**REQUIRED WORK:**
Type out every line below exactly as it reads.

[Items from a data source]
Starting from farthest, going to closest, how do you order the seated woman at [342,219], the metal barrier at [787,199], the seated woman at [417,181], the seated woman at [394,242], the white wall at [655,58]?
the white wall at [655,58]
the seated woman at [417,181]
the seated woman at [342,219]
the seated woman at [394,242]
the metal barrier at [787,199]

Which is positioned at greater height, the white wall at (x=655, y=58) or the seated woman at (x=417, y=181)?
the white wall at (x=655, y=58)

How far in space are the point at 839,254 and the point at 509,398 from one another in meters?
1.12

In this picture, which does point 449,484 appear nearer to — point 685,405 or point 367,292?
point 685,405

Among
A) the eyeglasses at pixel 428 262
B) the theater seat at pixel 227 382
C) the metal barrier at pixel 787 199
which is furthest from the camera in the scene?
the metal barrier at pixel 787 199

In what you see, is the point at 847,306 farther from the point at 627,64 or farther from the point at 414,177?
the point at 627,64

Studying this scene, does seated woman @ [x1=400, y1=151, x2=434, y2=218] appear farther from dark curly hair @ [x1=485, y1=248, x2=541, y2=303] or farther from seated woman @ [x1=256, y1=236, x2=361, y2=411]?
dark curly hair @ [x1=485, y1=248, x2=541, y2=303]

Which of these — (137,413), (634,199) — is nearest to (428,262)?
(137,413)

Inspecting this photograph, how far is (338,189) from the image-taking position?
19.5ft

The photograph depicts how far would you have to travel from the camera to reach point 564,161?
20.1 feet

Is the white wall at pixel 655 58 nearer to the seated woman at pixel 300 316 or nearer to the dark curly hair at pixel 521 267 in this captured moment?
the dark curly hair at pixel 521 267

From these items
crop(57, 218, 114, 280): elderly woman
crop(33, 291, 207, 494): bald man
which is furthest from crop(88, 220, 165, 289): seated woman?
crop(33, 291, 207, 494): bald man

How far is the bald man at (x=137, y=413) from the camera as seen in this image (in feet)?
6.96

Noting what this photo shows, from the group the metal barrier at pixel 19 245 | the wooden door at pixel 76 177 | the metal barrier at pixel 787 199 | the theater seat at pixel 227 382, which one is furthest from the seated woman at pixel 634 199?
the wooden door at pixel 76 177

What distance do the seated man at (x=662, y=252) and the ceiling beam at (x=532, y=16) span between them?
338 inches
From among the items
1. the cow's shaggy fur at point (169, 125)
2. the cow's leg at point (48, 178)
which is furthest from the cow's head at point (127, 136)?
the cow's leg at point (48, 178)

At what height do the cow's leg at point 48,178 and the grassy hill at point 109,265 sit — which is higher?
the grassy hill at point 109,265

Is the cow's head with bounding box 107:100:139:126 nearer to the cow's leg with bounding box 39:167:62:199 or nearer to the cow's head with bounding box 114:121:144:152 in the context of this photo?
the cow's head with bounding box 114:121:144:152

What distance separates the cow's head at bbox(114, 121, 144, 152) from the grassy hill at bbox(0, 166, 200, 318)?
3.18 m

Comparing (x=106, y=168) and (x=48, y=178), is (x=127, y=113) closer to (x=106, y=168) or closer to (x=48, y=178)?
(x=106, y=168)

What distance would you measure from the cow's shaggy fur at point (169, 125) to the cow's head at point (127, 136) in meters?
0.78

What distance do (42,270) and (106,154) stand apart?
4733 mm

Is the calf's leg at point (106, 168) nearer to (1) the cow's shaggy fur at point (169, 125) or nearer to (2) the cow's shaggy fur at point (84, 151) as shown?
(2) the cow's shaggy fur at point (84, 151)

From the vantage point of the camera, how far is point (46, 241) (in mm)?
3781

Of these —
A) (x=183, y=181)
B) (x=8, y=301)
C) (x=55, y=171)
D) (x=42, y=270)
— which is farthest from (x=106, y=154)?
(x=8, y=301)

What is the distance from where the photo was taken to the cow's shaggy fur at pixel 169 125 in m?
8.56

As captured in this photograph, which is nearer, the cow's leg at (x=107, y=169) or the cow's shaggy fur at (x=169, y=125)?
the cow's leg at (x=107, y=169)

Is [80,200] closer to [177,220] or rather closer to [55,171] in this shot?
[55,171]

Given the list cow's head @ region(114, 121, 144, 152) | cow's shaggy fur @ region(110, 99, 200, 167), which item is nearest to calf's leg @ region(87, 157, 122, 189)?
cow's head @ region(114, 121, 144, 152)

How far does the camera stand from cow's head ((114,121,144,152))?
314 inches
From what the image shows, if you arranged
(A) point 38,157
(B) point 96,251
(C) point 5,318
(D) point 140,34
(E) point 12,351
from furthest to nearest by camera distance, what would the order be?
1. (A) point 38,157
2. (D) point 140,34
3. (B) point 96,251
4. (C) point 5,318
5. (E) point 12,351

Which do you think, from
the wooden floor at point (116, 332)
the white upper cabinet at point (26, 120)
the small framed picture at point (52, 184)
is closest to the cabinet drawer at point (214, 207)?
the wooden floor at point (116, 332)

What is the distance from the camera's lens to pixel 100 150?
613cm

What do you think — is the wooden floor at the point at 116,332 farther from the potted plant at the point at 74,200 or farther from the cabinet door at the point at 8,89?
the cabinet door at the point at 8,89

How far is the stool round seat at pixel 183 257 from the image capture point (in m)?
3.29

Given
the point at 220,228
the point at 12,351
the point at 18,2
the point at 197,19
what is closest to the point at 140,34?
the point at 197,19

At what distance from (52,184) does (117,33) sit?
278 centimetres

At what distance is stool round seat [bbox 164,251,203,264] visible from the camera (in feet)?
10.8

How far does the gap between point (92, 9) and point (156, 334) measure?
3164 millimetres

**REPLY:**
Starting from farthest, going to closest, how do you order the seated woman at [342,219], the metal barrier at [787,199], the seated woman at [417,181], the seated woman at [394,242], the white wall at [655,58]?
the white wall at [655,58]
the seated woman at [417,181]
the seated woman at [342,219]
the seated woman at [394,242]
the metal barrier at [787,199]

Which is positioned at greater height, the white wall at (x=655, y=58) or the seated woman at (x=417, y=181)?
the white wall at (x=655, y=58)

How far in space are the point at 839,254 and the point at 509,398 from one another in meters?
1.12

In this picture, which does point 449,484 appear nearer to — point 685,405 or point 367,292?
point 685,405

Among
A) the eyeglasses at pixel 428 262
B) the theater seat at pixel 227 382
C) the metal barrier at pixel 787 199
which is furthest from the camera in the scene?
the metal barrier at pixel 787 199

In what you see, is the point at 847,306 farther from the point at 627,64 or farther from the point at 414,177?
the point at 627,64

Studying this scene, does seated woman @ [x1=400, y1=151, x2=434, y2=218] appear farther from dark curly hair @ [x1=485, y1=248, x2=541, y2=303] or farther from seated woman @ [x1=256, y1=236, x2=361, y2=411]?
dark curly hair @ [x1=485, y1=248, x2=541, y2=303]

Which of these — (137,413), (634,199) — is nearest to (428,262)?
(137,413)

Inspecting this photograph, how far is (338,189) from the image-taking position?
19.5ft

The photograph depicts how far would you have to travel from the camera to reach point 564,161?
20.1 feet

Is the white wall at pixel 655 58 nearer to the seated woman at pixel 300 316 or nearer to the dark curly hair at pixel 521 267 in this captured moment?
the dark curly hair at pixel 521 267

From these items
crop(57, 218, 114, 280): elderly woman
crop(33, 291, 207, 494): bald man
which is furthest from crop(88, 220, 165, 289): seated woman?
crop(33, 291, 207, 494): bald man

How far is the bald man at (x=137, y=413) from the camera as seen in this image (in feet)?
6.96

Noting what this photo shows, from the group the metal barrier at pixel 19 245 | the wooden door at pixel 76 177 | the metal barrier at pixel 787 199 | the theater seat at pixel 227 382, which one is furthest from the seated woman at pixel 634 199?
the wooden door at pixel 76 177

What distance do the seated man at (x=662, y=252) and the ceiling beam at (x=532, y=16) span between them?
338 inches
From among the items
1. the cow's shaggy fur at point (169, 125)
2. the cow's leg at point (48, 178)
which is furthest from the cow's head at point (127, 136)?
the cow's leg at point (48, 178)

At what height do the cow's leg at point 48,178 and the grassy hill at point 109,265 sit — which is higher?
the grassy hill at point 109,265

Is the cow's head with bounding box 107:100:139:126 nearer to the cow's leg with bounding box 39:167:62:199 or nearer to the cow's head with bounding box 114:121:144:152 in the context of this photo?
the cow's head with bounding box 114:121:144:152

What distance separates the cow's head at bbox(114, 121, 144, 152) from the grassy hill at bbox(0, 166, 200, 318)?
3.18 m

Comparing (x=106, y=168) and (x=48, y=178), is (x=127, y=113) closer to (x=106, y=168) or closer to (x=48, y=178)?
(x=106, y=168)

What distance would you measure from the cow's shaggy fur at point (169, 125) to the cow's head at point (127, 136) in meters?
0.78

What distance do (42,270) and (106,154) stand apart?
4733 mm

Is the calf's leg at point (106, 168) nearer to (1) the cow's shaggy fur at point (169, 125) or nearer to (2) the cow's shaggy fur at point (84, 151) as shown?
(2) the cow's shaggy fur at point (84, 151)

From the vantage point of the camera, how far is point (46, 241) (in mm)?
3781

Of these —
A) (x=183, y=181)
B) (x=8, y=301)
C) (x=55, y=171)
D) (x=42, y=270)
— which is farthest from (x=106, y=154)?
(x=8, y=301)

What is the distance from where the photo was taken to the cow's shaggy fur at pixel 169 125 in m?
8.56

As captured in this photograph, which is nearer, the cow's leg at (x=107, y=169) or the cow's shaggy fur at (x=169, y=125)?
the cow's leg at (x=107, y=169)

Is [80,200] closer to [177,220] or rather closer to [55,171] in this shot?
[55,171]

Given the list cow's head @ region(114, 121, 144, 152) | cow's shaggy fur @ region(110, 99, 200, 167), which item is nearest to calf's leg @ region(87, 157, 122, 189)?
cow's head @ region(114, 121, 144, 152)

How far does the camera stand from cow's head ((114,121,144,152))?
314 inches
From what the image shows, if you arranged
(A) point 38,157
(B) point 96,251
(C) point 5,318
(D) point 140,34
(E) point 12,351
from furthest to nearest by camera distance, what would the order be?
1. (A) point 38,157
2. (D) point 140,34
3. (B) point 96,251
4. (C) point 5,318
5. (E) point 12,351

Which do you think, from
the wooden floor at point (116, 332)
the white upper cabinet at point (26, 120)
the small framed picture at point (52, 184)
is closest to the cabinet drawer at point (214, 207)?
the wooden floor at point (116, 332)

What is the distance from the camera's lens to pixel 100 150?
613cm

What do you think — is the wooden floor at the point at 116,332 farther from the potted plant at the point at 74,200 or farther from the cabinet door at the point at 8,89?
the cabinet door at the point at 8,89

How far is the stool round seat at pixel 183 257 from the image capture point (in m)?
3.29

Given
the point at 220,228
the point at 12,351
the point at 18,2
the point at 197,19
what is closest to the point at 140,34?
the point at 197,19

At what distance from (52,184) does (117,33) sit?
278 centimetres

At what distance is stool round seat [bbox 164,251,203,264] visible from the camera (in feet)?
10.8

How far does the gap between point (92, 9) and point (156, 334) measure?
3164 millimetres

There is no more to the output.